By Dr. Ahmad Faruqui

CA

The 6th of September is observed as the Defense of Pakistan Day in Pakistan. According to the official history that has been taught to generations of Pakistani school children, on this day India launched an unprovoked attack on Lahore. The much smaller Pakistani armed forces successfully fought off a much bigger enemy and deserve to be recognized for their valor and courage.

While there is no question that the lower ranks of the Pakistani armed forces fought bravely in this war and there were several instances of brilliance and heroism in the middle ranks as well, the fact is that this war was brought on by the foolhardiness of the Pakistani high command. Much of the blame for the disaster that ensued rests on the shoulders of the military government headed by President Field Marshal Ayub Khan.

Ayub in 1965 blundered into a general war with India, fully knowing that Pakistan was in no position to fight one. His top-secret order, sent on 29 August 1965 to the Commander-in-Chief of the Army, General Musa, was titled “Political Aim for Struggle in Kashmir.” It instructed the Pakistan Army:

To take such action that will defreeze Kashmir problem, weaken India’s resolve and bring her to a conference table without provoking a general war.

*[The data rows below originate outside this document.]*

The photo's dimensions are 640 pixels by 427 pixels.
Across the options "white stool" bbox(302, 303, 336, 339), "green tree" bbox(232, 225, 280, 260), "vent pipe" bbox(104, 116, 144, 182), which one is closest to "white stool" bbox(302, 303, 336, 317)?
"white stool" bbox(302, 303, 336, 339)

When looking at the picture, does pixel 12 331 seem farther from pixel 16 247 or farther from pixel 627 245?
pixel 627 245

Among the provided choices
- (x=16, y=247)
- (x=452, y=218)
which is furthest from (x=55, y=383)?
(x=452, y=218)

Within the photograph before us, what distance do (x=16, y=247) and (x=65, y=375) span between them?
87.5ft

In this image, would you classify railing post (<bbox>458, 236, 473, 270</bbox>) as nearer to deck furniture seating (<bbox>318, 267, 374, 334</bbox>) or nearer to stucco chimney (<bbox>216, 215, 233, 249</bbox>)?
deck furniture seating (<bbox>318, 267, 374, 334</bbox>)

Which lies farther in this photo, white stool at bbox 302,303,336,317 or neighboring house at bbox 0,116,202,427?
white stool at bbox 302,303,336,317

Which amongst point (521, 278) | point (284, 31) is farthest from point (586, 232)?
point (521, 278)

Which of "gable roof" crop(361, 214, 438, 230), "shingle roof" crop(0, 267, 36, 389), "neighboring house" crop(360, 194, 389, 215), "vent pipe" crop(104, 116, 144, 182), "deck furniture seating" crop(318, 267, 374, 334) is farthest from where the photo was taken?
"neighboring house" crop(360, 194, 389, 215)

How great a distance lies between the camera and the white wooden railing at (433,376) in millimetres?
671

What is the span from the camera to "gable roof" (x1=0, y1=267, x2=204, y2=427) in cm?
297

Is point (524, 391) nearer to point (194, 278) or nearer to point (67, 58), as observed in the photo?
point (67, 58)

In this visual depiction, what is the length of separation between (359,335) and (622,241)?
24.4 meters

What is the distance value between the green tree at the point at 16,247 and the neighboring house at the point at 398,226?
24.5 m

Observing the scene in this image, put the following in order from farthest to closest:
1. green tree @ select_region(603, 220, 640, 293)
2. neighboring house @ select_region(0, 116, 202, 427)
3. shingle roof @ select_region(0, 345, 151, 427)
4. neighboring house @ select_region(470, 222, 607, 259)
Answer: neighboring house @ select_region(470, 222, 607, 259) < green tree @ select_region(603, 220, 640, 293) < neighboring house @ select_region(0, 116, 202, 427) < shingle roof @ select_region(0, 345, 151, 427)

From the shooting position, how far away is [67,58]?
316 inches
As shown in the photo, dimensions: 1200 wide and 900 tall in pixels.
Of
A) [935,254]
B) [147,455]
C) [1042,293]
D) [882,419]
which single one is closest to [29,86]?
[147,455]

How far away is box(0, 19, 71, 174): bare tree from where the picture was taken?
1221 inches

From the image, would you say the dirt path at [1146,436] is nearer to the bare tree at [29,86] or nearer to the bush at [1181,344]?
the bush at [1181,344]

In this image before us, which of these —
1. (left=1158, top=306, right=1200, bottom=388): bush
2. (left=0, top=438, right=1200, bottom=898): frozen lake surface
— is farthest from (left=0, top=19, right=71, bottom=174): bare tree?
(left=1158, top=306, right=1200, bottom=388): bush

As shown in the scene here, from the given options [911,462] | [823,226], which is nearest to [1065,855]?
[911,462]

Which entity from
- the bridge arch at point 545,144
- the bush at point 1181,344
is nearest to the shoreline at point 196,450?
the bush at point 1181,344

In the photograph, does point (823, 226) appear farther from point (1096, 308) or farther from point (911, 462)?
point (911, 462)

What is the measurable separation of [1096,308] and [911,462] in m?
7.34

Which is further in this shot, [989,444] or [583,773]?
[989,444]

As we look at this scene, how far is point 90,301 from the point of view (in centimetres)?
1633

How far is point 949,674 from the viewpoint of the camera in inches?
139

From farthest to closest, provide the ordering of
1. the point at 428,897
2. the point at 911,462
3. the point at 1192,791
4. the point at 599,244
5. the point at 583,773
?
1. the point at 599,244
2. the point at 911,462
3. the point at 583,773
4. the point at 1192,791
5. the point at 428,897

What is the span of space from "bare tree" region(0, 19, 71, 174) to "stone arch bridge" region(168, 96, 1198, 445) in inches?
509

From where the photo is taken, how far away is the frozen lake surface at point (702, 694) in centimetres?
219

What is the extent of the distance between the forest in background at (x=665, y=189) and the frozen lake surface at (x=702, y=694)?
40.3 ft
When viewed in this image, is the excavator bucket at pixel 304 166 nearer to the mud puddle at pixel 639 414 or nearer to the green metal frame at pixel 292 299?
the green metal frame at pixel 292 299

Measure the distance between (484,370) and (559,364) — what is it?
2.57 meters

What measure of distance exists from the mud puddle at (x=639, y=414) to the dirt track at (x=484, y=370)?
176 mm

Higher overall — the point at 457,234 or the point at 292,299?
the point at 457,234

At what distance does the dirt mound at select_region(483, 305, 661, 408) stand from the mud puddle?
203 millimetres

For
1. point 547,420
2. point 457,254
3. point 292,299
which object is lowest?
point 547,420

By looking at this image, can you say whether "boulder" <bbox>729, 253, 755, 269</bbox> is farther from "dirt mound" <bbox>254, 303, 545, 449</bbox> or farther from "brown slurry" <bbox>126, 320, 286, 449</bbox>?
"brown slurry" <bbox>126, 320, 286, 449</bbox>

However the element of escalation is always present in such struggles. So, whilst confining our action to the Kashmir area we must not be unmindful that India may in desperation involve us in a general war or violate Pakistan territory where we are weak.

In December 1964, New Delhi had absorbed Kashmir into the Indian Union. Sensing that the Indian military had begun a massive program of rearmament after its humiliation at the hands of the People’s Liberation Army in 1962, Pakistan’s Foreign Minister, Zulfiqar Ali Bhutto, convinced President Ayub that a “now or never” window of opportunity had opened up to reactivate the liberation struggle in Kashmir.

Ayub initially rejected Bhutto’s plan to infiltrate irregular fighters into Kashmir, fearing that it would place Pakistan’s survival at stake. However, after witnessing the Pakistan army’s successful performance in the Rann of Kutch in April, he changed his mind. While in New York for medical treatment toward the end of his life, he would confide to G. W. Choudhury that this was his worst presidential decision. However, in the summer of 1965, he talked about how “Hindu morale would not stand a couple of hard blows at the right time and place.”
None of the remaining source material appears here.